On the New York Stock Exchange, the number of shares hitting 52-week lows reached more than 3,500 on Monday, the biggest number of new lows since 2008.

Since hitting a record high on S&P 500, the index has lost over $5 trillion in value. The S&P 500’s largest 10 companies by market capitalization have seen their combined values drop by more than $1.4 trillion.

About $250 billion has been erased from the stock market value of Microsoft since Feb. 19, more than any other U.S. company. Apple and Alphabet have seen their values shrink by over $200 billion each, while Amazon has lost $170 billion in market capitalization.

The S&P 500 energy index on Monday plunged 18.2% to its lowest level since August 2004 as investors reacted to the slump in oil prices.

That left the energy index down nearly 50% from its 52-week high, far worse than any other sector. With the yield on the 10-year U.S. Treasury declining to another record low on Monday, the S&P 500 financials index tumbled 11%, leaving it down 27% from its record high last month.

“The lower oil price is going to decimate oil stocks, the oil industry, the shale producers, and the record low interest rates are going to decimate the banks.

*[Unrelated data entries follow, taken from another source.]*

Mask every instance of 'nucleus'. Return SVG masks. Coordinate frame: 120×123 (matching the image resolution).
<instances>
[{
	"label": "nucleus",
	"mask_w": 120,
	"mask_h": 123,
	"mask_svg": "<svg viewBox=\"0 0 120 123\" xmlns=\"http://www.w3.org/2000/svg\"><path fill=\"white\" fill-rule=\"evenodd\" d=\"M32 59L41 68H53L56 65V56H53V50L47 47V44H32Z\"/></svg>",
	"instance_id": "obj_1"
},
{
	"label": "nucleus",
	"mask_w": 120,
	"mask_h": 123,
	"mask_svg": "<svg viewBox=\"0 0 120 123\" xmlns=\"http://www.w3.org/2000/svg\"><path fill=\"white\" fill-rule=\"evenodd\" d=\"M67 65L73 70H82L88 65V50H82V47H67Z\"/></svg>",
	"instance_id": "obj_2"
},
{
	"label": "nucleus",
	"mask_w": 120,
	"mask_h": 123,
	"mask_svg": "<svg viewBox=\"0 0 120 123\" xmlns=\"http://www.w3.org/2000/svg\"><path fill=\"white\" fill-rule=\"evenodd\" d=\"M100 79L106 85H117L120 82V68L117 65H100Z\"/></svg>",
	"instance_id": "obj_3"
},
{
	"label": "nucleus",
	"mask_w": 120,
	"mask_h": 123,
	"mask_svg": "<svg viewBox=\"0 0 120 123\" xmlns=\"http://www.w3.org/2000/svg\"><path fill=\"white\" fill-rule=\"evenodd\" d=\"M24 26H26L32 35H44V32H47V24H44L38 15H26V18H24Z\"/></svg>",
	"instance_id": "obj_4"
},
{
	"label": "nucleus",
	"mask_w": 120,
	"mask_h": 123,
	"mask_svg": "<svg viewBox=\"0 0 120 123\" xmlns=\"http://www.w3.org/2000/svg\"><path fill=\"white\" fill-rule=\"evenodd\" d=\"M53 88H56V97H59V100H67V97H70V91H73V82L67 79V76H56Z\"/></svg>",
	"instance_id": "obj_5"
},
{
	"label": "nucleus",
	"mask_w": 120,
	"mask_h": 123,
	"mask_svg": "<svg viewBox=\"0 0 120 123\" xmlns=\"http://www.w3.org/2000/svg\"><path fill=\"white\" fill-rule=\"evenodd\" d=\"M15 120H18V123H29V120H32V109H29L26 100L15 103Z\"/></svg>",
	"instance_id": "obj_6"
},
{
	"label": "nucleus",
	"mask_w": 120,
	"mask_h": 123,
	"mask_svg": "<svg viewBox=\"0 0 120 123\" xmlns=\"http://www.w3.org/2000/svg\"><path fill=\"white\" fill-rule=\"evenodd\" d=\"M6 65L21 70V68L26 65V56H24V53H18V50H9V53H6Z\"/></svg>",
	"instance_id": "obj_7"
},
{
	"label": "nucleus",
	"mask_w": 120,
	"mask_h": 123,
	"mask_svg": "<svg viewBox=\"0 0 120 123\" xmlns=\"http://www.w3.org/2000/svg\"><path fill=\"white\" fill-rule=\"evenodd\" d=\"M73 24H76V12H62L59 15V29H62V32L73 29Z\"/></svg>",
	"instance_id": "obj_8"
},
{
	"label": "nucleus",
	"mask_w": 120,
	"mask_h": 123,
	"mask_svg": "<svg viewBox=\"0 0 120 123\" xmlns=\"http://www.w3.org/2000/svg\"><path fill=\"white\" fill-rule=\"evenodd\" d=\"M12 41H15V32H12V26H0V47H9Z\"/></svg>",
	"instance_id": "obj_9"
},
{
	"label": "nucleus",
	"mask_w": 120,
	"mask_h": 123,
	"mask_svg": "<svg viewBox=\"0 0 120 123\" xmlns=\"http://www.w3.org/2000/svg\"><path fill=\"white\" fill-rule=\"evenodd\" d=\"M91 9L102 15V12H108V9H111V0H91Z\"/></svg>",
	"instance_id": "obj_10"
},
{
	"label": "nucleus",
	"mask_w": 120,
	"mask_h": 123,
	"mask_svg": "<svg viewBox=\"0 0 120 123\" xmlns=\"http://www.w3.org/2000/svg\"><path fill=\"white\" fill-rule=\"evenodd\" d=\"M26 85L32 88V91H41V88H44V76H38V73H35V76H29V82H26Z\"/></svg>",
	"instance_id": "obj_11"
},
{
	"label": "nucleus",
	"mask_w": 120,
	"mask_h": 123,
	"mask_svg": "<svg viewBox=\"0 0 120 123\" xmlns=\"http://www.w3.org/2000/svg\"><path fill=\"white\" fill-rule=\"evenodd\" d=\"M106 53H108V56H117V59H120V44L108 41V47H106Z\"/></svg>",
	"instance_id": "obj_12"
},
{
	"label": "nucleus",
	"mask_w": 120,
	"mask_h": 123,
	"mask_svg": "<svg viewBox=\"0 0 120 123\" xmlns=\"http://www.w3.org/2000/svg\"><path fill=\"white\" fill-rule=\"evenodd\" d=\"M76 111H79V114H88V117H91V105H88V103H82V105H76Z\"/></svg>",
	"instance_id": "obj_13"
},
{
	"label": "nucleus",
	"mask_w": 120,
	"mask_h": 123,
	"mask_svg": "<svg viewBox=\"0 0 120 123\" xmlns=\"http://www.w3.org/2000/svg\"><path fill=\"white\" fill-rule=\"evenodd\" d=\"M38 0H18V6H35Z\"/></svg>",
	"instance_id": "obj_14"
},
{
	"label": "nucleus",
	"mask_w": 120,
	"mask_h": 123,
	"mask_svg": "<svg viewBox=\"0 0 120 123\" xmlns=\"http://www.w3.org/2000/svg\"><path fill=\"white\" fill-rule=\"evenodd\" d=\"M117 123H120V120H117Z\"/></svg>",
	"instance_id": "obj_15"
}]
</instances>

Those are the stocks posting the biggest declines today,” said Donald Selkin, chief marketing strategist at Newbridge Securities in New York.

Wall Street’s meltdown has also hurt shares of companies that made highly anticipated debuts on Wall Street last year, adding to losses for companies including Peloton Interactive and Uber Technologies , while cutting into the gains of investor favorites including Beyond Meat.